By Shinichi Saoshiro
TOKYO (Reuters) – Asian stocks rose across the board on Tuesday after a rally on Wall Street and steps by China to shore up its economy boosted risk appetite, while Greek debt worries again haunted the sagging euro.
Spreadbetters expected European shares to pull back slightly after Monday’s rise, calling for Britain’s FTSE (.FTSE), Germany’s DAX (.GDAXI) and France’s CAC (.FCHI) to open a touch lower.
Tracking overnight gains in U.S. stocks, MSCI’s broadest index of Asia-Pacific shares outside Japan was up 0.5 percent. The index was on track for a 4 percent gain this quarter.
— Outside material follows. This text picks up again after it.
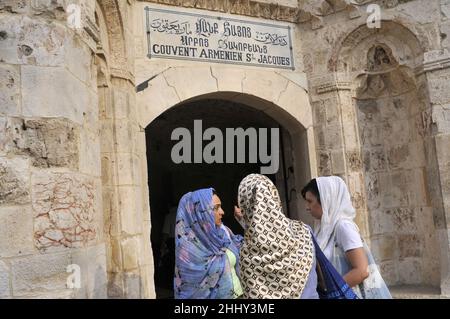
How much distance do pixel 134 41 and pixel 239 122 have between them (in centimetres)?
320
Australian shares (.AXJO) rose 0.9 percent. Bourses in South Korea, Hong Kong, Malaysia and Indonesia rose as well. Japan’s Nikkei (.N225) bucked the trend and lost 0.2 percent.
The often volatile Shanghai Composite Index (.SSEC) followed up Monday’s rally, scaling seven-year highs on hopes for more infrastructure spending and monetary easing. The index led its Asian peers with a 17 percent gain this quarter.
The Dow (.DJI) and S&P 500 (.SPX) both climbed more than 1 percent Monday with sentiment buoyed by robust Chinese equities.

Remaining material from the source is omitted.